1583 KDB_STATE_SET(DOING_SS);

1584 KDB_STATE_SET(DOING_SSB);

1585 break;

1586 }

1587

1588 if (result && result != 1 && result != KDB_CMD_GO)

1589 kdb_printf("/nUnexpected kdb_local return code %d/n", result);

1590

1591 KDB_DEBUG_STATE("kdb_main_loop 4", reason);

1592 break;

1593 }

1594 if (KDB_STATE(DOING_SS))

1595 KDB_STATE_CLEAR(SSBPT);

1596 return result;

1597 }

记住,此时此刻,所有的处理器都在这个函数中,只不过其中一个的reason是我们最早传递的那个KDB_REASON_KEYBOARD,而其余的几个cpu的reason是IPI引起的KDB_REASON_SWITCH,前者只有一个,但是地位相当于正室,后者可以有多个,但是地位相当于小妾.(注释中说,第一个那个叫做in control,而其它的就是不停的spin)

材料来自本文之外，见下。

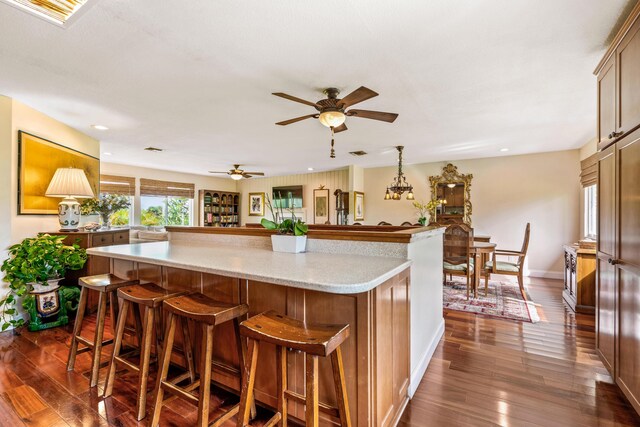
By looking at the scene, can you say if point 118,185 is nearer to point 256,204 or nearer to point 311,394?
point 256,204

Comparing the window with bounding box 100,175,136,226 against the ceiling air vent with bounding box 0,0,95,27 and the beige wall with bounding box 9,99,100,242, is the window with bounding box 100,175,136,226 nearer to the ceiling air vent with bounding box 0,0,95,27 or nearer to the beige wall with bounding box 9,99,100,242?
the beige wall with bounding box 9,99,100,242

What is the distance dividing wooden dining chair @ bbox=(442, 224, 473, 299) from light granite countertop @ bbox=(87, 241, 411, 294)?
104 inches

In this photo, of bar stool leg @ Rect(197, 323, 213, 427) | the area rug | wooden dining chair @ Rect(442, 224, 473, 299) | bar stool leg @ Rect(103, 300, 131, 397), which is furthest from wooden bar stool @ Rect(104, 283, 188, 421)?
wooden dining chair @ Rect(442, 224, 473, 299)

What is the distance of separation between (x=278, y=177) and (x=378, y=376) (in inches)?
297

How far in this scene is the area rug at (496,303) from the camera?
11.0 ft

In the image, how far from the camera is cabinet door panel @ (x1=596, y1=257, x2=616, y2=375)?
6.16 feet

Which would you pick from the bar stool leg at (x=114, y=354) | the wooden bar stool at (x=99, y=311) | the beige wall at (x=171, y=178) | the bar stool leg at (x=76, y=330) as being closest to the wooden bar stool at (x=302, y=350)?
the bar stool leg at (x=114, y=354)

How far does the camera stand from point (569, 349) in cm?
249

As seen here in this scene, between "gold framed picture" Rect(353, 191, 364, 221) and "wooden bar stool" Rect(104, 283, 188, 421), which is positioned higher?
"gold framed picture" Rect(353, 191, 364, 221)

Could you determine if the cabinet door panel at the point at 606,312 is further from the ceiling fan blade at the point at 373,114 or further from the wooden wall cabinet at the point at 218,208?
the wooden wall cabinet at the point at 218,208

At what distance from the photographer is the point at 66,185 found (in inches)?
121

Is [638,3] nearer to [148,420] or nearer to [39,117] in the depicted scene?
[148,420]

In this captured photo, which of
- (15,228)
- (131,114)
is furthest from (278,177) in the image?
(15,228)

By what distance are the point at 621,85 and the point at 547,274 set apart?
4.80m
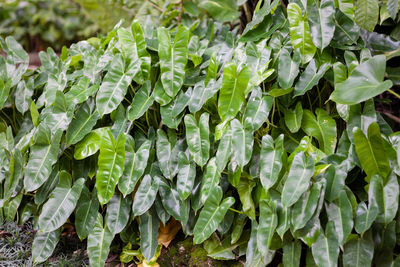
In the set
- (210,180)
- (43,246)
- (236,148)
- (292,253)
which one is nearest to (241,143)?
(236,148)

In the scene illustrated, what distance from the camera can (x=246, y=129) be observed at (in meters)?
1.69

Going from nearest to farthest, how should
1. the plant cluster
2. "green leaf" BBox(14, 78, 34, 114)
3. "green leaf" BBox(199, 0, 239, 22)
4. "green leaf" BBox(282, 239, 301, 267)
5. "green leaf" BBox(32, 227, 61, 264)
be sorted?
the plant cluster < "green leaf" BBox(282, 239, 301, 267) < "green leaf" BBox(32, 227, 61, 264) < "green leaf" BBox(14, 78, 34, 114) < "green leaf" BBox(199, 0, 239, 22)

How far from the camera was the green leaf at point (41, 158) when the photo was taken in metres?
1.91

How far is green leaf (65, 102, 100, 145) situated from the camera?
1.94 metres

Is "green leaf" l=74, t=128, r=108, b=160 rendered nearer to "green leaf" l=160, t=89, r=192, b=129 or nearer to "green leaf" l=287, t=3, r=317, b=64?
"green leaf" l=160, t=89, r=192, b=129

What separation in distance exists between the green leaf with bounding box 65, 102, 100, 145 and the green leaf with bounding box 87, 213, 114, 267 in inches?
19.8

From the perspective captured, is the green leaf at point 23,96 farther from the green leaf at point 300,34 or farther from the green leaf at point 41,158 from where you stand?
the green leaf at point 300,34

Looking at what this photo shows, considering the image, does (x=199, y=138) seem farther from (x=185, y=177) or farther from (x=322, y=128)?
(x=322, y=128)

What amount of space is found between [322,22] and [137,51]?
1062mm

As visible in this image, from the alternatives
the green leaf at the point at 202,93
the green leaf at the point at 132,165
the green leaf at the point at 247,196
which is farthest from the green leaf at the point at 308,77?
the green leaf at the point at 132,165

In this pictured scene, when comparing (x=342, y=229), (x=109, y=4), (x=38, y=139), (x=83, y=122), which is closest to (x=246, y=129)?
(x=342, y=229)

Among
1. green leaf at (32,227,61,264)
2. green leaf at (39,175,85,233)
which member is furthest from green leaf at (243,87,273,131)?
green leaf at (32,227,61,264)

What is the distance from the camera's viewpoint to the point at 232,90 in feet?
5.77

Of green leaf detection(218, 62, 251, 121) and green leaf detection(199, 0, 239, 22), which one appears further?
green leaf detection(199, 0, 239, 22)
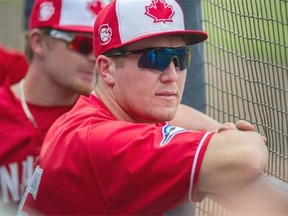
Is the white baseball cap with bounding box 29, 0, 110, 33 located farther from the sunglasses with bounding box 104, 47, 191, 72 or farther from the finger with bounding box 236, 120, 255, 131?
the finger with bounding box 236, 120, 255, 131

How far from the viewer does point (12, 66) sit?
500cm

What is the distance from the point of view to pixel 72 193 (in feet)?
9.25

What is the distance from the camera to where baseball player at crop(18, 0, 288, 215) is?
2.55 m

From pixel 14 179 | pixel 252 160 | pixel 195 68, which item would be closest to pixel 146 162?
pixel 252 160

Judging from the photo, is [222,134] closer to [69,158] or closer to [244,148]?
[244,148]

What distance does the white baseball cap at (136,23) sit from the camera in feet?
9.57

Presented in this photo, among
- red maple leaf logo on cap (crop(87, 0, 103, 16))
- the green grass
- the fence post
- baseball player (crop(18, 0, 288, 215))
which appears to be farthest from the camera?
red maple leaf logo on cap (crop(87, 0, 103, 16))

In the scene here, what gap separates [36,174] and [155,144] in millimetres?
615

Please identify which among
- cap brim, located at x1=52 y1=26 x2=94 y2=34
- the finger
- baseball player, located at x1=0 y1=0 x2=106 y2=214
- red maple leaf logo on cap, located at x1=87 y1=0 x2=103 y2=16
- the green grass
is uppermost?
the green grass

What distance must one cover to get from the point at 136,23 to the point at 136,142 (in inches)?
19.9

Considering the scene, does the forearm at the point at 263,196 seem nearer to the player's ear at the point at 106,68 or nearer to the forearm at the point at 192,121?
the player's ear at the point at 106,68

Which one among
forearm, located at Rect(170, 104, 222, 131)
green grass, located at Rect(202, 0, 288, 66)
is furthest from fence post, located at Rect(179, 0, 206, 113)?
forearm, located at Rect(170, 104, 222, 131)

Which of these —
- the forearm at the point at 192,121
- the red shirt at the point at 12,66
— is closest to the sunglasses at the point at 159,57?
the forearm at the point at 192,121

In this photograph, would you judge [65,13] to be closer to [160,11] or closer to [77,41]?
[77,41]
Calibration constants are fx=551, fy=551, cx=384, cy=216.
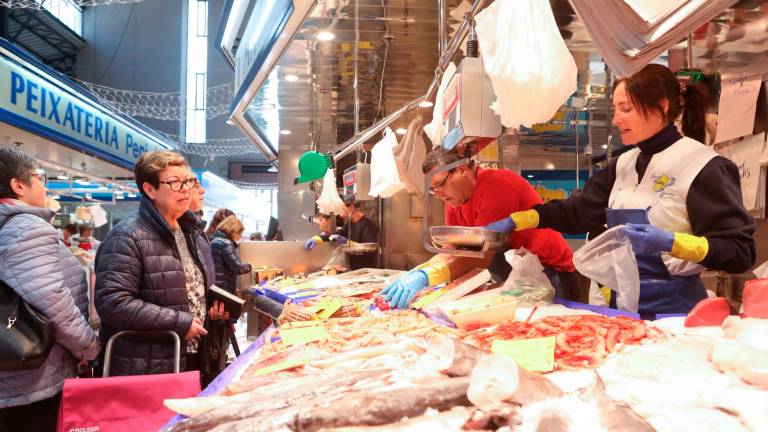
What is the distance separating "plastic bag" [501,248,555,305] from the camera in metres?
2.65

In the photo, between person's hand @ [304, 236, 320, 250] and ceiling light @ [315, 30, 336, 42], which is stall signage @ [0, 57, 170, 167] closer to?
ceiling light @ [315, 30, 336, 42]

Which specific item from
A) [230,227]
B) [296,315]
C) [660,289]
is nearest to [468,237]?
[660,289]

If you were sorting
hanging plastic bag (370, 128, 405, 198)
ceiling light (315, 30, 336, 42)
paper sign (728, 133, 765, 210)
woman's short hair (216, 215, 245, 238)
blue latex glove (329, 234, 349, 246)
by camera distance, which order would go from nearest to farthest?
paper sign (728, 133, 765, 210)
hanging plastic bag (370, 128, 405, 198)
ceiling light (315, 30, 336, 42)
woman's short hair (216, 215, 245, 238)
blue latex glove (329, 234, 349, 246)

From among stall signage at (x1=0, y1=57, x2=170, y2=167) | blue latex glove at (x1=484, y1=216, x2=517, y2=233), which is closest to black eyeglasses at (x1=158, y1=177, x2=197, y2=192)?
blue latex glove at (x1=484, y1=216, x2=517, y2=233)

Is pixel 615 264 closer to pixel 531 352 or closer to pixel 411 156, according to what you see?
pixel 531 352

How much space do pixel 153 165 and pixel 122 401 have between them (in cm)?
153

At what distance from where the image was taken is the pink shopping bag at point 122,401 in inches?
85.4

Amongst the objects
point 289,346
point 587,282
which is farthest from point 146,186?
point 587,282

扫一下这个函数发现主要就是一个while(1)死循环.当然,其中有多个break可以跳出循环.不过有意思的是这个死循环内部还有另一个死循环,1549行,while(KDB_STATE(HOLD_CPU)),这个就得回忆一下如风的往事了,回过去看kdb(),我们发现,在调用smp_kdb_stop()之前有一俄for循环,把每一个活着的cpu都给设置了两个flag,即HOLD_CPU和WAIT_IPI.(当然,in control的这个cpu没有设置)直到后来结束了kdba_main_loop()之后,才把这两个flag给人Clear掉.所以1549到1557这段while循环对于那些cpu来说,就相当于太上老君把孙猴子困在了炼丹炉中,非得等到一定时间以后才能放出来.这就是注释里说的spin了.因此,在下面的代码其它的cpu暂时就不会执行了,只有那个in control的cpu会继续往下走,于是,从此以后,我们就先只关注这一个cpu,而其它的cpu,暂时可以忽略,你愿意想起她就想起她,像想起春天的一个梦,你愿意忘记她就忘记她,像忘记天边的一颗星.

1564行,kdb_wait_for_cpus().这个函数就是等待大家都进入kdb.它这个函数的技巧就是判断大家的seqno是不是和kdb_seqno这个全局变量相等,因为实际上如果大家都执行了kdb()函数,那么我们前面说过,kdb_save_running()中就会把各cpu对应的那个seqno赋值为kdb_seqno.于是就应该有1477行的online等于kdb_data从而跳出for循环.反之如果某个cpu或者某几个cpu还没有执行过kdb()函数,那么它们的seqno就不会和全局的这个seqno相等,或者直接说就是初始值0.于是kdb_data就会和online不相等,从而会执行1479行开始的代码,并且开始下一轮的for循环,当然也没什么别的噱头,无非就是做些延时而已.最后只要大家都进入了kdb,这个函数就可以结束了.